Information supplied >>

• • • •

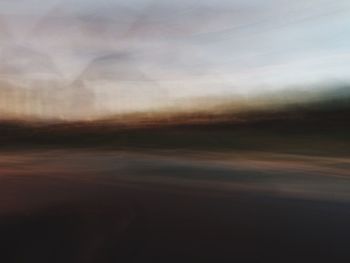 Scenic view of landscape against sky during sunset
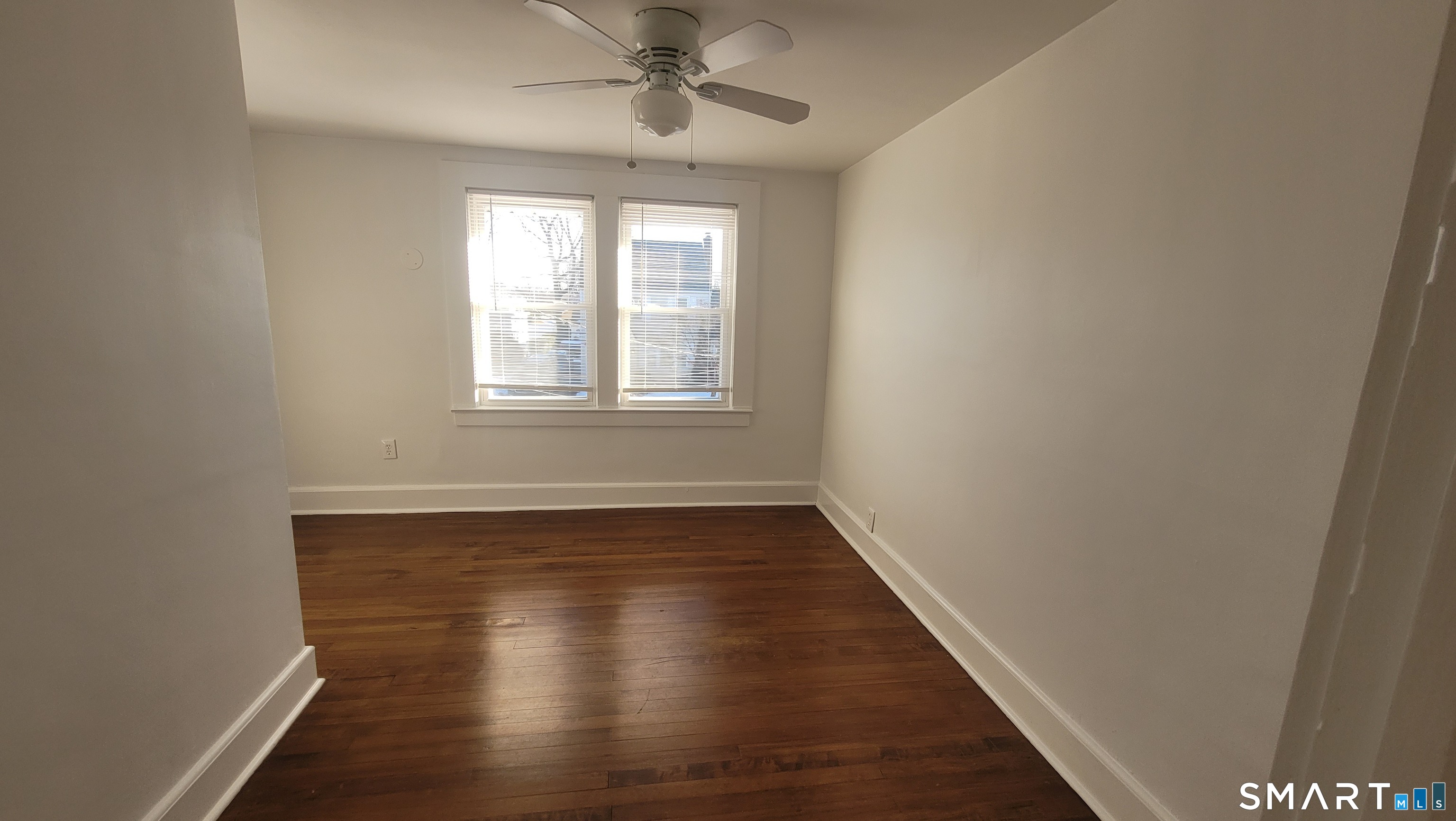 10 Olmstead Place Norwalk, CT 06855 - Photo 15 of 18 an empty room with wooden floor chandelier fan and windows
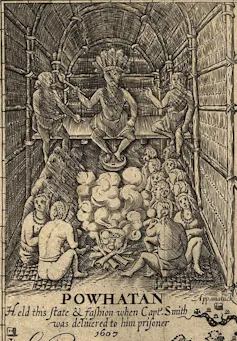 A black and white illustration shows a man in a feather headdress sitting on a platform above a seated crowd.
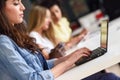 Young woman studying with laptop computer on white desk. Royalty Free Stock Photo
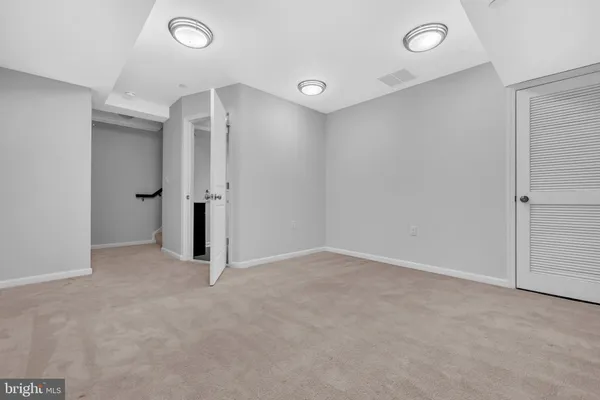 a bathroom with a sink a toilet and a light fixture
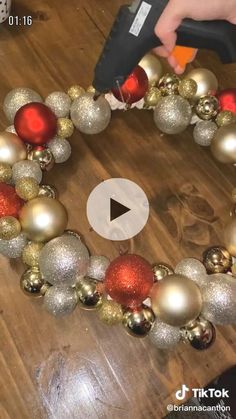 a video demonstrating how to make a christmas ornament wreath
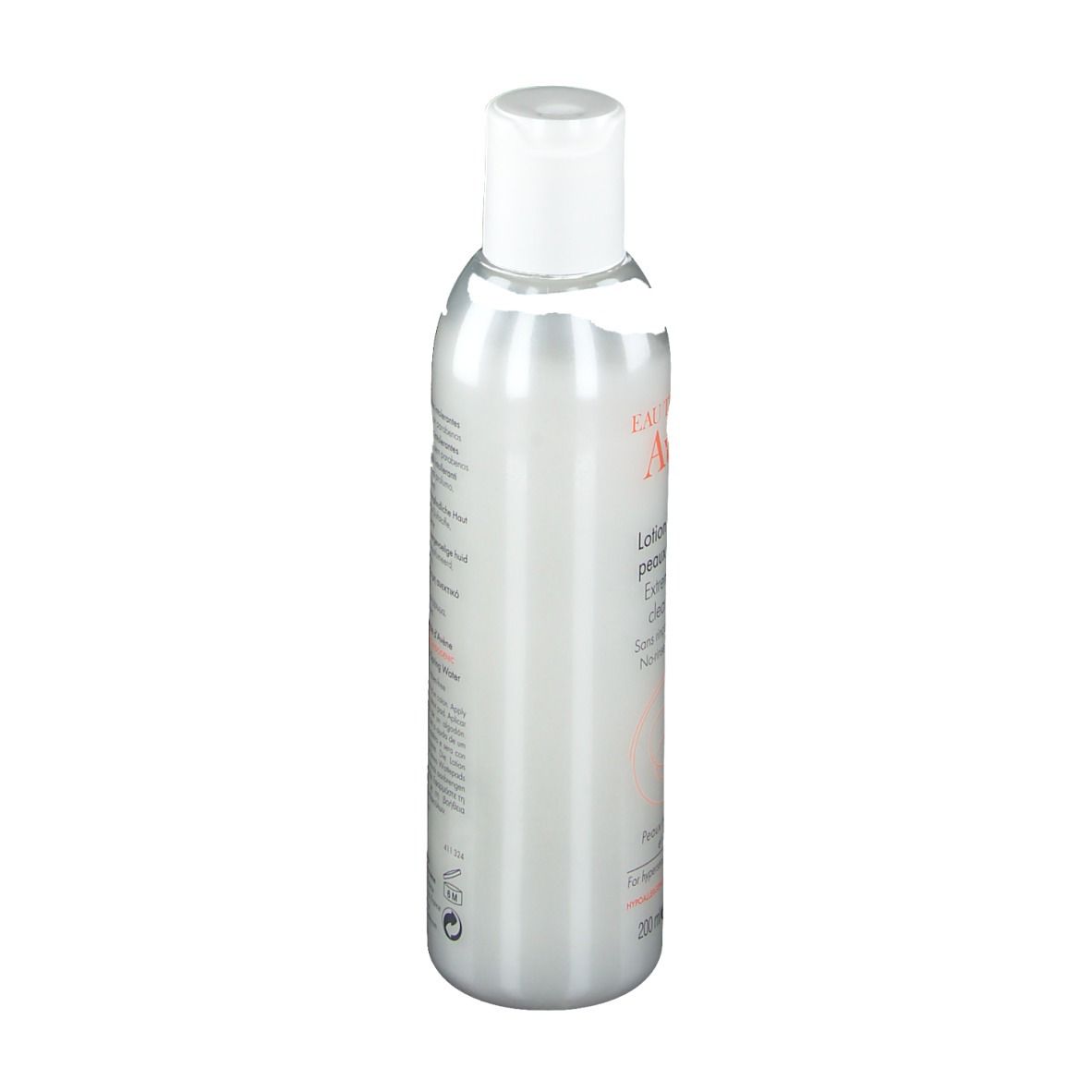 Silberne Flasche mit weißem Deckel. Text auf der Seite. Produkt für empfindliche Haut.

• • • •

Task statement >> When copying from the data above, print only the lines from the line containing "A black and" to the line containing "a video demonstrating", exactly, and leave the pictures out.

Answer for this exercise >>
 A black and white illustration shows a man in a feather headdress sitting on a platform above a seated crowd.
 Young woman studying with laptop computer on white desk. Royalty Free Stock Photo
 a bathroom with a sink a toilet and a light fixture
 a video demonstrating how to make a christmas ornament wreath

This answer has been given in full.